◆ TASK TO COMPLETE
Carry on the article about the survey of Japan's favorite shime foods, picking up right after its last line.

** START DOCUMENT **

From sweet to salty, survey investigates Japan’s favorite shime treats.

In Japanese, breakfast, lunch, and dinner are asagohan, hirugohan, and bangohan. But there’s also an occasional quasi fourth meal of the day: shime.

Shime literally means the close, end, or finish of something, and it’s often applied to capping off a night of drinking by grabbing a quick bite to eat before going home. You could argue, and convincingly, that it’s the most important meal of the day, so what are Japan’s favorite shime foods?

To find out, Japanese restaurant website Hot Pepper conducted a survey with 1,035 users between the ages of 20 and 69. When asked if they usually want to eat shime after going out for deinks, 37.2 percent said yes, and another 22.8 said they don’t have any pre-set for-or-against stance on going for shime before going home.

Hot Pepper then asked survey participants to pick their top three personal favorite shime options, giving three points to their top pick, two points to their second, and one point to their number-three. Then they added everything up, producing the top 10 list here.

10. Udon (127 points)
9. Sherbet (144 points)
8. Onigiri/rice balls (146 points)
7. Soba (159 points)
6. Cake (182 points)

** END DOCUMENT **
** START DATA BLOCK **

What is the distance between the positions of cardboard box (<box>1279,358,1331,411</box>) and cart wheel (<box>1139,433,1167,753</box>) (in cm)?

** END DATA BLOCK **

◆ THE RESULT
It’s a mix of starchy and sweet foods in this block, with udon and soba noodles (made from wheat and buckwheat, respectively) showing up. Neither is particularly heavy, so they’ll keep a growling stomach from waking you up in the middle of the night and they’re both pretty cheap too, so you should have enough yen left over for a bowl even if you were knocking back drinks in a pricy bar just beforehand. All of those nice things apply to onigiri too, with an additional bonus in that you can grab some to go at any of Japan’s open-24-hours convenience stores (although their already somewhat tricky packaging can be even more of a challenge to open neatly if you’re buzzed).

On the sweet side, sherbet is another easy-to-grab-at-the-convenience store choice, and a refreshing way to end the night if you jus got out a stuffy, sweaty bar or are simply feeling flushed from one too many cocktails. And if we had to hazard a guess about cake, well, honestly, we’re all constantly craving cake, aren’t we? So it makes sense that with alcohol’s ability to erode one’s self-restraint, it would show up on the list,

5. Parfait (228 points)
4. Coffee (294 points)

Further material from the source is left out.